* WORK TO COMPLETE *
Write out every line of the material as it stands, apart from the pictures.

* DATA FOR THIS EXERCISE *
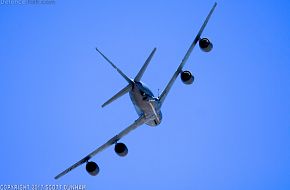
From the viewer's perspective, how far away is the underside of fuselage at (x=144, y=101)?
44.9m

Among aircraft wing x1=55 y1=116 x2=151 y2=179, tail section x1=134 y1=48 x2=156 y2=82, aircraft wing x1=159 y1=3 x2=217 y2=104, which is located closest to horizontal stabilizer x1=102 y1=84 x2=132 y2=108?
tail section x1=134 y1=48 x2=156 y2=82

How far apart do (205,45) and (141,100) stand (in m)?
8.77

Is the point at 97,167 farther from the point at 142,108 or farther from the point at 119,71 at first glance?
the point at 119,71

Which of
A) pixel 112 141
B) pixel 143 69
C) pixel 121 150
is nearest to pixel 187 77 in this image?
pixel 143 69

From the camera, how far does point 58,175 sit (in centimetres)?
4762

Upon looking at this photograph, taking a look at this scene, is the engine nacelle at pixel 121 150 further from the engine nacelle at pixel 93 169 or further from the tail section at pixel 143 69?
the tail section at pixel 143 69

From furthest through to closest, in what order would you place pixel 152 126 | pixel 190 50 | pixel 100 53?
1. pixel 152 126
2. pixel 190 50
3. pixel 100 53

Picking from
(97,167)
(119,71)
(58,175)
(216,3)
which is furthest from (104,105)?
(216,3)

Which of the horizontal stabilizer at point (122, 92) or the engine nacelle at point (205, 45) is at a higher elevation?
the engine nacelle at point (205, 45)

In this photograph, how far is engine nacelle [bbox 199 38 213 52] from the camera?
146ft

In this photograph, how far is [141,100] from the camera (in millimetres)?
45312

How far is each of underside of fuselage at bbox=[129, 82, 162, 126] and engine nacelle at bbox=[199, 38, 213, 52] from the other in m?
7.26

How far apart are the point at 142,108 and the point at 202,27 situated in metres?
10.6

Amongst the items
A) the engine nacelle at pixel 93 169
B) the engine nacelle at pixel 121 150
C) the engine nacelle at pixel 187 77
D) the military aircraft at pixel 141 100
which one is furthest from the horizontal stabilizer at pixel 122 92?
the engine nacelle at pixel 93 169
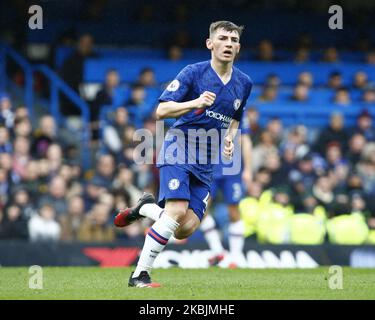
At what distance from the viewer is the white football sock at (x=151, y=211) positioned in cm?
998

* REPLY *
From the viewer's perspective, how far away is the underside of fuselage at (x=144, y=101)?
44.9m

Among aircraft wing x1=55 y1=116 x2=151 y2=179, tail section x1=134 y1=48 x2=156 y2=82, aircraft wing x1=159 y1=3 x2=217 y2=104, which is located closest to horizontal stabilizer x1=102 y1=84 x2=132 y2=108?
tail section x1=134 y1=48 x2=156 y2=82

How far apart do (205,45) and (141,100) stand (in m)?
8.77

Is the point at 97,167 farther from the point at 142,108 or farther from the point at 119,71 at first glance?
the point at 119,71

Which of
A) pixel 112 141
B) pixel 143 69
C) pixel 121 150
is nearest to pixel 187 77 in this image?
pixel 143 69

From the camera, how far does point 58,175 sit (in centimetres)?
4762

Upon looking at this photograph, taking a look at this scene, is the engine nacelle at pixel 121 150 further from the engine nacelle at pixel 93 169 or further from the tail section at pixel 143 69?
the tail section at pixel 143 69

From furthest through to closest, in what order would you place pixel 152 126 | pixel 190 50 | pixel 100 53?
1. pixel 152 126
2. pixel 190 50
3. pixel 100 53

Picking from
(97,167)
(119,71)
(58,175)
(216,3)
which is furthest from (104,105)?
(216,3)

Which of the horizontal stabilizer at point (122, 92) or the engine nacelle at point (205, 45) is at a higher elevation?
the engine nacelle at point (205, 45)

In this photograph, how far is engine nacelle [bbox 199 38 213 52] from the camera?
146ft

In this photograph, how far is [141,100] from the camera (in millimetres)?
45312

How far is each of underside of fuselage at bbox=[129, 82, 162, 126] and engine nacelle at bbox=[199, 38, 213, 52] from the other in m?
7.26

How far apart are the point at 142,108 and the point at 202,27 situated in metres?
10.6

Amongst the items
A) the engine nacelle at pixel 93 169
B) the engine nacelle at pixel 121 150
C) the engine nacelle at pixel 187 77
D) the military aircraft at pixel 141 100
which one is furthest from the horizontal stabilizer at pixel 122 92?
the engine nacelle at pixel 93 169
At what distance from the viewer is the white football sock at (x=151, y=211) positioned in cm?
998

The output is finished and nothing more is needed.